● **Exercise instructions**: Using the entries below, copy exactly each line from the line with "Alphabet stylized to" up to and including the line with "Champagne color underneath", with every picture left out.

● **Data**:
○ ○ ○ ○ ○

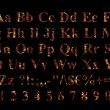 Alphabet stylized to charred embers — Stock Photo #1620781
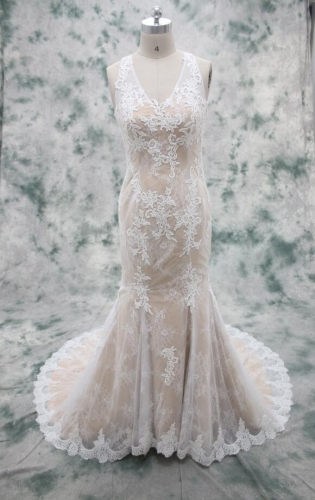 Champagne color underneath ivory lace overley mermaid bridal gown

○ ○ ○ ○ ○

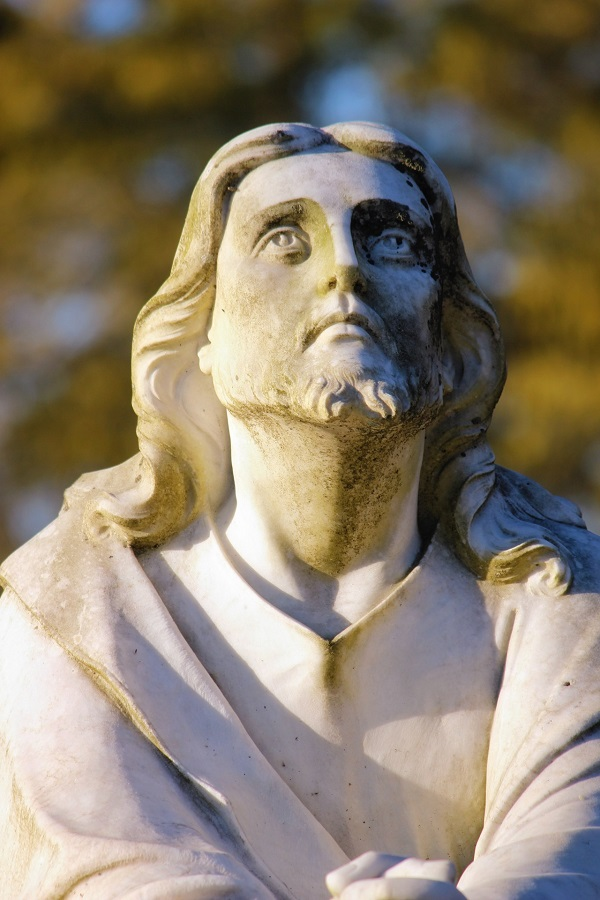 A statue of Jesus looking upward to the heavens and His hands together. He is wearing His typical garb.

○ ○ ○ ○ ○

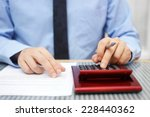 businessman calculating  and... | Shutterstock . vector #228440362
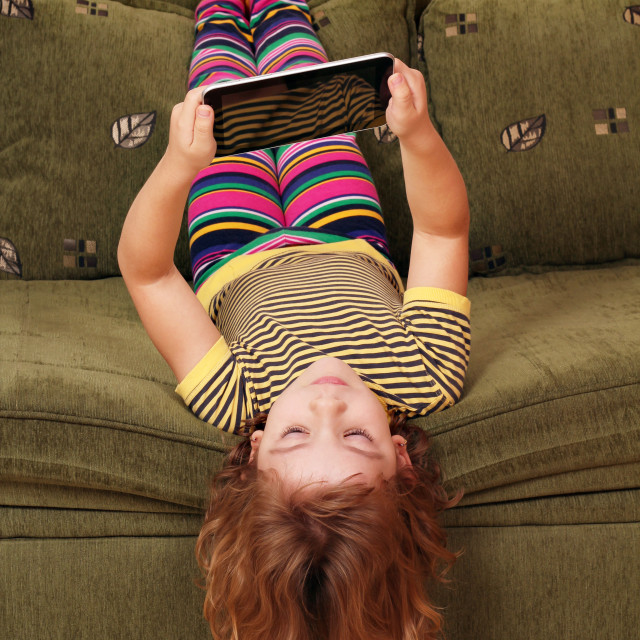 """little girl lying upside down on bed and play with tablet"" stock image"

○ ○ ○ ○ ○

● **Solution to this exercise**:
 Alphabet stylized to charred embers — Stock Photo #1620781
 Champagne color underneath ivory lace overley mermaid bridal gown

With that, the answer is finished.